═══ 提示文

勇躍、日本橋を出発したというのに、なかなか前に進みません。見どころスポットに着くたびにウォーキングリーダーからの説明が入ります。中山道が五街道の1つとして日本の主要幹線だった江戸時代の話が中心なのですが、それを聞いていて「あぁ~、そういうことか」…と気がつきました。この「街道歩き」ってツアー、単に昔の街道をただひたすら歩くという企画ではないのですね。街道を自分の足で歩きながら、街道が栄えた時代を偲ぶ歴史探訪の旅って側面が大きい企画なんですね。現在土曜日の19時30分から放送されているNHK総合テレビの紀行・バラエティ番組『ブラタモリ』のリアル版だと捉えればよろしいかと思います。『ブラタモリ』は、街歩きを趣味とするタモリさんが、江戸時代・明治時代などの古地図を片手に、毎回、実際に日本各地の街を練り歩き、その街に古くから残る、建造物・神社・公園・坂道・通り・観光スポット・飲食店・駅・川・橋等々をタモリさん独自の視点で楽しむという番組です。毎回、ゲストとして各分野の専門家やその街(土地)に詳しい人物を招き、古地図を頼りに、タモリさんが独自の視点・目線で現代の街並みから何げなく発見した歴史の痕跡を発見したり、街の変化を空想・推測したりして、その街のエピソードを探るのが人気の番組です。私もこの番組が大好きで、ほとんど毎回観ているのですが(オンタイムで観えない時は録画してまで観ています)、そのリアル版と捉えればいいのです。

══════
═══ 提供資料

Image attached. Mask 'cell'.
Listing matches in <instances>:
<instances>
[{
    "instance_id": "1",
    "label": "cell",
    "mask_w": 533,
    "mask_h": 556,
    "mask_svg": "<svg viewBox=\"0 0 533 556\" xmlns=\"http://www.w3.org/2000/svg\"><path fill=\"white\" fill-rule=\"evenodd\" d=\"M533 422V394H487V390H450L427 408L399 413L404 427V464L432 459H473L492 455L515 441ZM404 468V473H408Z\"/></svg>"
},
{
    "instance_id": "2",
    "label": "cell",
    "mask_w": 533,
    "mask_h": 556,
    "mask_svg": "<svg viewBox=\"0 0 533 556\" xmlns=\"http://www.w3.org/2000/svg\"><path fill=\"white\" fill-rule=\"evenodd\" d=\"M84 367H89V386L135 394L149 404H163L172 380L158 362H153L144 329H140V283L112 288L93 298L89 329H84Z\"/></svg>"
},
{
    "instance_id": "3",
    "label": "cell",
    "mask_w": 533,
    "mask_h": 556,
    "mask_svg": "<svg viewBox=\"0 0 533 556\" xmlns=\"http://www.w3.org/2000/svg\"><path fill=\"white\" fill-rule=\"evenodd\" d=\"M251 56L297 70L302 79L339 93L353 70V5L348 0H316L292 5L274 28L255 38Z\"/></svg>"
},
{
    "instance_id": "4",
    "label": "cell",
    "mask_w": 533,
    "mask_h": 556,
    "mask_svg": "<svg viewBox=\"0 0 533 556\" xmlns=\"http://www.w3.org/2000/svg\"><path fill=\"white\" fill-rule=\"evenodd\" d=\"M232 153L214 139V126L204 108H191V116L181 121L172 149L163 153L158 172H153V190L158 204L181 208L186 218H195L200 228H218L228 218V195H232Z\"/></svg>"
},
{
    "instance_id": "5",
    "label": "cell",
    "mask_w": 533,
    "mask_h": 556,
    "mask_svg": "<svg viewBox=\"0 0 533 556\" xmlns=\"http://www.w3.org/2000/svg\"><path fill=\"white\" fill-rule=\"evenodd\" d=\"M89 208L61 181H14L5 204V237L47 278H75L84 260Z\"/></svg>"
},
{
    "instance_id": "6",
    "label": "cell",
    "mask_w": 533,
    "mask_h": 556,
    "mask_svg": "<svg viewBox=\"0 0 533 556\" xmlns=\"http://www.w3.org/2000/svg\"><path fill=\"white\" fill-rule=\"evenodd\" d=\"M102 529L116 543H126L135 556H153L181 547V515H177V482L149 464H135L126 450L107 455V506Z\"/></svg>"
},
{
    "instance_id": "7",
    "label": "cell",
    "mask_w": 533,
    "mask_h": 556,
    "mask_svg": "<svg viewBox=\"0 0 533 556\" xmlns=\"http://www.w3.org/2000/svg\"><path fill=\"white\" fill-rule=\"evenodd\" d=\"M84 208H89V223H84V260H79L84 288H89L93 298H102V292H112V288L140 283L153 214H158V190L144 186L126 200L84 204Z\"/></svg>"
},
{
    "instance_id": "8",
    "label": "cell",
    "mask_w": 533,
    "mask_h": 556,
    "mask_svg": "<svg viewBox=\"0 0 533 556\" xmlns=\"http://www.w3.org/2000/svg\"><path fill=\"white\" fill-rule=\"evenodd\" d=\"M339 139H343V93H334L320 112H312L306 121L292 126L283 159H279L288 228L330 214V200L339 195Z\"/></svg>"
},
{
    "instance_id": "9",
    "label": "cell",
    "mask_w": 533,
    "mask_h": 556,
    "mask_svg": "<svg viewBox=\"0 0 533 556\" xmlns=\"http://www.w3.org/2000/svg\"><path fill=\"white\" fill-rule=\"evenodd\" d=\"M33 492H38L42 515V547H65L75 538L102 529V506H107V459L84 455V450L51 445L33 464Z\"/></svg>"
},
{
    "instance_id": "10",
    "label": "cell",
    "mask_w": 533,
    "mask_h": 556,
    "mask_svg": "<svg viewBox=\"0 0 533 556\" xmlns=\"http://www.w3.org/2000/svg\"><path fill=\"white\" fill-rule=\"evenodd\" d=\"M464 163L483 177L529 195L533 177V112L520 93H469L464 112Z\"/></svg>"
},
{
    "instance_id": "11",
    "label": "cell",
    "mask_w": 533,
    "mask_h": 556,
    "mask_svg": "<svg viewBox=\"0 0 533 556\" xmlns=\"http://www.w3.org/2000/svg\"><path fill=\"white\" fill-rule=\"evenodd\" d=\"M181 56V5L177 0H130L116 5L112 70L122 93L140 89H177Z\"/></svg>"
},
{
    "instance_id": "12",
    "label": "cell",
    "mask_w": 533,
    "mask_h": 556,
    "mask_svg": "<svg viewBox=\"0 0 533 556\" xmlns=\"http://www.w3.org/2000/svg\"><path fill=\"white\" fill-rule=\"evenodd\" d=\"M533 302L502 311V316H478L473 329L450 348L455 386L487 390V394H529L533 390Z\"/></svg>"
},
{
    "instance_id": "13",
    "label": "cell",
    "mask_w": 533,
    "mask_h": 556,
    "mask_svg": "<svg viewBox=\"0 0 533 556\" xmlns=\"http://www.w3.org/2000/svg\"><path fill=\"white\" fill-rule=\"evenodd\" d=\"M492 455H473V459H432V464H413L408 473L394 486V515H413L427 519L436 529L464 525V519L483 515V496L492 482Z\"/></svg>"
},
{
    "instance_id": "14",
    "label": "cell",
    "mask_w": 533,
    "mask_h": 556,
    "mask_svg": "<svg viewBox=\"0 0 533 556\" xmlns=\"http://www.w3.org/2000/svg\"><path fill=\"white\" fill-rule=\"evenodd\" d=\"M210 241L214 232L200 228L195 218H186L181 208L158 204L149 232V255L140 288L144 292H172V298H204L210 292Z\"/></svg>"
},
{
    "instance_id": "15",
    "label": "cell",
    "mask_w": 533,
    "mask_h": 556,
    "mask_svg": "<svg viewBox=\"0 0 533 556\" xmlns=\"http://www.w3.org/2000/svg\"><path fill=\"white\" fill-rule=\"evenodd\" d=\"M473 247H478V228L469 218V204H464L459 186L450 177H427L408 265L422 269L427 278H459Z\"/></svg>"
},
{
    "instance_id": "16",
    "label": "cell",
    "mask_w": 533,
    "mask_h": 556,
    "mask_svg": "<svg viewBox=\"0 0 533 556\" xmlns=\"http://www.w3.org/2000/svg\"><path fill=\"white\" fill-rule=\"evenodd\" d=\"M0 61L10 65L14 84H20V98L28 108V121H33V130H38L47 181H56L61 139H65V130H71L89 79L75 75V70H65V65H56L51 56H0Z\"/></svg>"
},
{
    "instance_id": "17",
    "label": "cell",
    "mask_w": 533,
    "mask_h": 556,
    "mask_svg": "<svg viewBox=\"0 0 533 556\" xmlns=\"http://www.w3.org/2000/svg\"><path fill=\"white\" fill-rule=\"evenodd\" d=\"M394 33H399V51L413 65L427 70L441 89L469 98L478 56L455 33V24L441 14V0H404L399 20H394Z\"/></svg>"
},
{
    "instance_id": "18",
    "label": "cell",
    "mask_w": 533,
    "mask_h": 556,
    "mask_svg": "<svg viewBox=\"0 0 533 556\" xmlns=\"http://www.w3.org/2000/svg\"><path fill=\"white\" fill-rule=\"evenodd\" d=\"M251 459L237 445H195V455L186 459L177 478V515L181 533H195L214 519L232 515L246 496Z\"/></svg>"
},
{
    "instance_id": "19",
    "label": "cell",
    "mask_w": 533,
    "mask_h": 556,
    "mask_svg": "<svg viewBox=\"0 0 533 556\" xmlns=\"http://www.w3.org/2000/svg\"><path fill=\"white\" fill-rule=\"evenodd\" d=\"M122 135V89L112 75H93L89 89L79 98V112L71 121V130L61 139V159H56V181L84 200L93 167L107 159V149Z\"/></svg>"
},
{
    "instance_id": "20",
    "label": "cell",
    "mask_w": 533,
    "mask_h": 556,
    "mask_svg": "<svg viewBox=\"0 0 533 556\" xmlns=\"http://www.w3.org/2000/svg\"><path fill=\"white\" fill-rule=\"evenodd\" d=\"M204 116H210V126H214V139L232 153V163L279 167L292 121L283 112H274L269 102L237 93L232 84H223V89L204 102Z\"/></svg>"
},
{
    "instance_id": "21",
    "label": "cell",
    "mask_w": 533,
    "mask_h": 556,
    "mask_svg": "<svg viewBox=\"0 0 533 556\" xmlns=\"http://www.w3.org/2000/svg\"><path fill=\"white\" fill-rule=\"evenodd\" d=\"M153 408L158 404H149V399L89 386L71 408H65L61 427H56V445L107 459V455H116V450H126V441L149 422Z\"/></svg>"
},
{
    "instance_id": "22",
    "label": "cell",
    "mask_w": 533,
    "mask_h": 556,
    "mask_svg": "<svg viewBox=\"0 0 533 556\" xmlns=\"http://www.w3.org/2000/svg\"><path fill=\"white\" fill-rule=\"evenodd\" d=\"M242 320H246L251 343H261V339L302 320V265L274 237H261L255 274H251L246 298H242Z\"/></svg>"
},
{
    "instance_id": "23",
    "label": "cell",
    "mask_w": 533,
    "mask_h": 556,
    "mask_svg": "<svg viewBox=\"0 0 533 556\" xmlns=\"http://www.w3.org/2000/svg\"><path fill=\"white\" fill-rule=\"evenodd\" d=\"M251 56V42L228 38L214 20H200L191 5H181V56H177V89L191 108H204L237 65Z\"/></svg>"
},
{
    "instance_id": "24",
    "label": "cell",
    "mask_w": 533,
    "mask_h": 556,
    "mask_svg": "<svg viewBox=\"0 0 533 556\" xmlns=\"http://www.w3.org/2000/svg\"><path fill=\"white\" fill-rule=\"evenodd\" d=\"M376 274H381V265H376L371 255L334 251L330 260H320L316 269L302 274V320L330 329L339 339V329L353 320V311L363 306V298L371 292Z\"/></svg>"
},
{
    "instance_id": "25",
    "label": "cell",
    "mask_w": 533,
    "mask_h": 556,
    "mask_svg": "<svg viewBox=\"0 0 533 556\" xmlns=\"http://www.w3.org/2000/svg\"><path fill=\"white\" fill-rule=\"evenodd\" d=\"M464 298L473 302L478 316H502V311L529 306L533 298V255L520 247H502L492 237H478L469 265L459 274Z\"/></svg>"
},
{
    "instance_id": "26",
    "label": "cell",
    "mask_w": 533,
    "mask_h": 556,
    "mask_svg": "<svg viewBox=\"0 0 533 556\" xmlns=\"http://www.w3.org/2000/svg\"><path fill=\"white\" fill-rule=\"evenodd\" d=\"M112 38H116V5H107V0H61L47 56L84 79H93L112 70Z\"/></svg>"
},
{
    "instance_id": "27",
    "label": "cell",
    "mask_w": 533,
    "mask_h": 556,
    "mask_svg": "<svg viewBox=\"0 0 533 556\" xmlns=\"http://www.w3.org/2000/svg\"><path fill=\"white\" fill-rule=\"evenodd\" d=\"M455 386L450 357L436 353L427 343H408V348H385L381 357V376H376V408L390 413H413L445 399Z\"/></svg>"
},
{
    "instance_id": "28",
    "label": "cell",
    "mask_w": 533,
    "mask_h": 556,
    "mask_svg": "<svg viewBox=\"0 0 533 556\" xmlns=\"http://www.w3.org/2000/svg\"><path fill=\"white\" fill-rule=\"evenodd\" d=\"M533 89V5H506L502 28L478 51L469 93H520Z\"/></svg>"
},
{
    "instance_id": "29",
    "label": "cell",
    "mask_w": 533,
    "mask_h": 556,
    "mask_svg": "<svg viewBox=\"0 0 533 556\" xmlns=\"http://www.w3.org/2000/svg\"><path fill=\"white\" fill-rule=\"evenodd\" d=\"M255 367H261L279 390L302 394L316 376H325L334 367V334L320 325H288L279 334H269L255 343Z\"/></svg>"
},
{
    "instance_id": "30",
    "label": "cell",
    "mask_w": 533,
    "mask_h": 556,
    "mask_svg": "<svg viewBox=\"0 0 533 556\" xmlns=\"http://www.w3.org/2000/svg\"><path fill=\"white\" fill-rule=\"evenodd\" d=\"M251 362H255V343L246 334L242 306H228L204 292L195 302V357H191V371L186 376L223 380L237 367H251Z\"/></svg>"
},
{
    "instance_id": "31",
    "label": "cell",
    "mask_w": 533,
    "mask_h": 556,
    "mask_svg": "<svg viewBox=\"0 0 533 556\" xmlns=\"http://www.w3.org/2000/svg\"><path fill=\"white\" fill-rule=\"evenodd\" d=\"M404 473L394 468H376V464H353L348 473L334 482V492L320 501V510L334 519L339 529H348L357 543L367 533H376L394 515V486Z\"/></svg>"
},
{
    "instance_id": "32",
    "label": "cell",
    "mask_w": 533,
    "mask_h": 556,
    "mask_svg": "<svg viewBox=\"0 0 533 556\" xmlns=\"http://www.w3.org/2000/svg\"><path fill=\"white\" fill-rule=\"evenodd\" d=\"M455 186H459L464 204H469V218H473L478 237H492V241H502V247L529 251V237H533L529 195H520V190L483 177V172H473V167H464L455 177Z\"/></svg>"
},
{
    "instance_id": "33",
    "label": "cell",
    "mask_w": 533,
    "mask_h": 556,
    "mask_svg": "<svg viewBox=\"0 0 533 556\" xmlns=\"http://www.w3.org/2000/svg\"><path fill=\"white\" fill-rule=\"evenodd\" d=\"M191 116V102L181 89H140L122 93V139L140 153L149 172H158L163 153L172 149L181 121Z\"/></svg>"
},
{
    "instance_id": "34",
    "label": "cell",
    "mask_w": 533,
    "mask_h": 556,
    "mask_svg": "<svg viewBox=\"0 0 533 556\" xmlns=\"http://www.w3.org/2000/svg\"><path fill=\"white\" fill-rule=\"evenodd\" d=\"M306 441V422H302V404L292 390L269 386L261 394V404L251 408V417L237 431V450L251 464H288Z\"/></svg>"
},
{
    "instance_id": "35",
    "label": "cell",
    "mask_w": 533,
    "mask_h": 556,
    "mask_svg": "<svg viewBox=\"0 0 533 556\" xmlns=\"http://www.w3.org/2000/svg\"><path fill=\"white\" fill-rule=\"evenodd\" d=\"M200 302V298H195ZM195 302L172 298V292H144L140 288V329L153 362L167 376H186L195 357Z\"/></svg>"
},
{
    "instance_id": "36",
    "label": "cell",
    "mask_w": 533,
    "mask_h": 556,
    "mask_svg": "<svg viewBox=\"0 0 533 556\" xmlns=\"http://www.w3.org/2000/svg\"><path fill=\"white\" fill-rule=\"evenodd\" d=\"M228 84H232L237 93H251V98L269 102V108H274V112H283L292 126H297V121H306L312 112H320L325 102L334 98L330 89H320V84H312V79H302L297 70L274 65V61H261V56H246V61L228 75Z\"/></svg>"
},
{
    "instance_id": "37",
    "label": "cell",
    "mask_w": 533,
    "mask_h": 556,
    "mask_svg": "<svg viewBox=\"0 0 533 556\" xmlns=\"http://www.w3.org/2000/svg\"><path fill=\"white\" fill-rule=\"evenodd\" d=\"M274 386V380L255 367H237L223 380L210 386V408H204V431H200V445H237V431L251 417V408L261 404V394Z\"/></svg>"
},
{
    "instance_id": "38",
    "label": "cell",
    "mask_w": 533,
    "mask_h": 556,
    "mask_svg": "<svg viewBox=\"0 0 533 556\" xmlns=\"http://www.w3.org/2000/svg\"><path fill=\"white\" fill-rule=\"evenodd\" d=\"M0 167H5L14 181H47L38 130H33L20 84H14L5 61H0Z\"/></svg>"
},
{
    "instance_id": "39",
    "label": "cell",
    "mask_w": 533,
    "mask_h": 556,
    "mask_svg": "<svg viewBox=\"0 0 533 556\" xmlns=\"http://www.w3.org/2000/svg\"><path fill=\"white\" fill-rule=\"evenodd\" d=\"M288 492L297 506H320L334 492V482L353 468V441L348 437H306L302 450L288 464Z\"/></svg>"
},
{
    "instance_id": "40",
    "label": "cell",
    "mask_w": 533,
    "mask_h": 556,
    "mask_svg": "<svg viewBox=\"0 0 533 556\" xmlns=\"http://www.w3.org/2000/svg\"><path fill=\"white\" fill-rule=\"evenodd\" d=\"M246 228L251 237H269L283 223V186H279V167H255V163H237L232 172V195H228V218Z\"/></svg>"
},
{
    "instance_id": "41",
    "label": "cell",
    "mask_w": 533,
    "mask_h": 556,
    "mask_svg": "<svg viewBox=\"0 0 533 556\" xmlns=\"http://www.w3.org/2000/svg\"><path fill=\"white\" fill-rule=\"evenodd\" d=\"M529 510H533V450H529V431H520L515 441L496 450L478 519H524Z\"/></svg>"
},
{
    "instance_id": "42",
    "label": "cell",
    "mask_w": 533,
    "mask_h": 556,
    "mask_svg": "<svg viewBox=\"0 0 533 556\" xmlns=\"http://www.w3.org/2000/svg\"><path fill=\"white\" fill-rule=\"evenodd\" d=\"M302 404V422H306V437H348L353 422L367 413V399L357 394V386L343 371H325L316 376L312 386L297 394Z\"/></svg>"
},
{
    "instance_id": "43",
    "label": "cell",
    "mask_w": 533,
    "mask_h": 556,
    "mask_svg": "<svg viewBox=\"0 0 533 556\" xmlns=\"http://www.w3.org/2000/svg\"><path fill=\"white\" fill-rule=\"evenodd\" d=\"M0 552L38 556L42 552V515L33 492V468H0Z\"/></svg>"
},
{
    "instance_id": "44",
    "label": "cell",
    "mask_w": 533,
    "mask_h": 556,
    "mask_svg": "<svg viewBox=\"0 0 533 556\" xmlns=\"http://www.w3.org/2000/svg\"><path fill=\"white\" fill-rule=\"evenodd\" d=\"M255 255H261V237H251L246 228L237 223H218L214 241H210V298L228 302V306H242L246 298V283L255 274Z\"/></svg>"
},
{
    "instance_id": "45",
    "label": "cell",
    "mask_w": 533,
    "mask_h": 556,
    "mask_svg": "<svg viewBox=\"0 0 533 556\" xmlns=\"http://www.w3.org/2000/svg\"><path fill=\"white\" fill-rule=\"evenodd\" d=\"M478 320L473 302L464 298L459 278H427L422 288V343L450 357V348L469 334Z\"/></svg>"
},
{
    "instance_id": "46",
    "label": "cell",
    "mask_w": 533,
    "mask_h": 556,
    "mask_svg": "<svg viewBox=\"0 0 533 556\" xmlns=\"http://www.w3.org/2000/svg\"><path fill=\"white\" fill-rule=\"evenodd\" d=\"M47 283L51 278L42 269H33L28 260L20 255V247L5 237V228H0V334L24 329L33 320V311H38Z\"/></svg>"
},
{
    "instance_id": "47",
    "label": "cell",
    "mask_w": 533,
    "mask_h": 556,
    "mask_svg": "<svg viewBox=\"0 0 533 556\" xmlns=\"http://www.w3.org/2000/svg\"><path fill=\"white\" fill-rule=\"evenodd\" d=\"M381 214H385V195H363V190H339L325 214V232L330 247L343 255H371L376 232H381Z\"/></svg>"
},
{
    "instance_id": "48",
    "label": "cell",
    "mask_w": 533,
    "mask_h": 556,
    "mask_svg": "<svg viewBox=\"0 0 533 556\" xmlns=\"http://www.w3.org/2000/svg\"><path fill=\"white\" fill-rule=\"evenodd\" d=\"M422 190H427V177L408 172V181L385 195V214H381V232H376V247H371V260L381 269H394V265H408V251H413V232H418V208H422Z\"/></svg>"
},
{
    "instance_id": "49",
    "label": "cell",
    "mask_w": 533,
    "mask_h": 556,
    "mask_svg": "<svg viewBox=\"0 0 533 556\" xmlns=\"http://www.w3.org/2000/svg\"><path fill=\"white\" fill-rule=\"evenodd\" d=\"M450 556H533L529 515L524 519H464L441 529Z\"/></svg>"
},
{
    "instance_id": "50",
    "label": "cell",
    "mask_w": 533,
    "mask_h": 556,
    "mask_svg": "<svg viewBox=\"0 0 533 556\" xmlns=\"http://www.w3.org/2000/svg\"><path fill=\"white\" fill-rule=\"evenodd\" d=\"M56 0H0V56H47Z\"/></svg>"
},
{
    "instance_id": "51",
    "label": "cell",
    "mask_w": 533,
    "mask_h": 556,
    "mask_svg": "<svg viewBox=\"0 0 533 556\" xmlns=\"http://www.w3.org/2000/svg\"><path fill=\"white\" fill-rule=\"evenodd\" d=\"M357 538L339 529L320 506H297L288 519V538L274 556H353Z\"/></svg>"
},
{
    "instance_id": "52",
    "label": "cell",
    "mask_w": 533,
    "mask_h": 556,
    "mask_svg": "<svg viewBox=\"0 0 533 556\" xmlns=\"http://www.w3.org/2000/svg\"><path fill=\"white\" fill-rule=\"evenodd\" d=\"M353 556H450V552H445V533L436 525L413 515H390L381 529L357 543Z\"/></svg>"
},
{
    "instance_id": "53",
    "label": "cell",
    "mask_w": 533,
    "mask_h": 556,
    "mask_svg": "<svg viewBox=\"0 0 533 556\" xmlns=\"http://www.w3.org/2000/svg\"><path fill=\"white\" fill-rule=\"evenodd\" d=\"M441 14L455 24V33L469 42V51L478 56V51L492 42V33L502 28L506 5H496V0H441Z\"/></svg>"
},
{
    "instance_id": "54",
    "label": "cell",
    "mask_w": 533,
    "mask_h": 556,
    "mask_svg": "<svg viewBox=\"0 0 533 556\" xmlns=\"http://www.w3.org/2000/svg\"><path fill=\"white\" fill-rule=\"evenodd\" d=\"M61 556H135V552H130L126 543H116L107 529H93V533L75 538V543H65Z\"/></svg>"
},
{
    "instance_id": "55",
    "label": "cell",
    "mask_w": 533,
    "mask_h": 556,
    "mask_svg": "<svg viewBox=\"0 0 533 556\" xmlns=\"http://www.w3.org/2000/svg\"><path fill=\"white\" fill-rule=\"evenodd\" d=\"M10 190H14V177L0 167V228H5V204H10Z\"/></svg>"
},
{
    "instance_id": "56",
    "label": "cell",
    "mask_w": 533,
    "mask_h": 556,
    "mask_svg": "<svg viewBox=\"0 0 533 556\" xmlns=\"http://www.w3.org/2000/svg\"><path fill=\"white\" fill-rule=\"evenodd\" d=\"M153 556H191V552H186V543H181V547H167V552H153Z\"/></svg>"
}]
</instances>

══════

> 課題の目的: 中山道の街道歩きについての提示文を、一字一句変えずに最初から最後まで書き写して返しなさい。

> 以下の出力:
勇躍、日本橋を出発したというのに、なかなか前に進みません。見どころスポットに着くたびにウォーキングリーダーからの説明が入ります。中山道が五街道の1つとして日本の主要幹線だった江戸時代の話が中心なのですが、それを聞いていて「あぁ~、そういうことか」…と気がつきました。この「街道歩き」ってツアー、単に昔の街道をただひたすら歩くという企画ではないのですね。街道を自分の足で歩きながら、街道が栄えた時代を偲ぶ歴史探訪の旅って側面が大きい企画なんですね。現在土曜日の19時30分から放送されているNHK総合テレビの紀行・バラエティ番組『ブラタモリ』のリアル版だと捉えればよろしいかと思います。『ブラタモリ』は、街歩きを趣味とするタモリさんが、江戸時代・明治時代などの古地図を片手に、毎回、実際に日本各地の街を練り歩き、その街に古くから残る、建造物・神社・公園・坂道・通り・観光スポット・飲食店・駅・川・橋等々をタモリさん独自の視点で楽しむという番組です。毎回、ゲストとして各分野の専門家やその街(土地)に詳しい人物を招き、古地図を頼りに、タモリさんが独自の視点・目線で現代の街並みから何げなく発見した歴史の痕跡を発見したり、街の変化を空想・推測したりして、その街のエピソードを探るのが人気の番組です。私もこの番組が大好きで、ほとんど毎回観ているのですが(オンタイムで観えない時は録画してまで観ています)、そのリアル版と捉えればいいのです。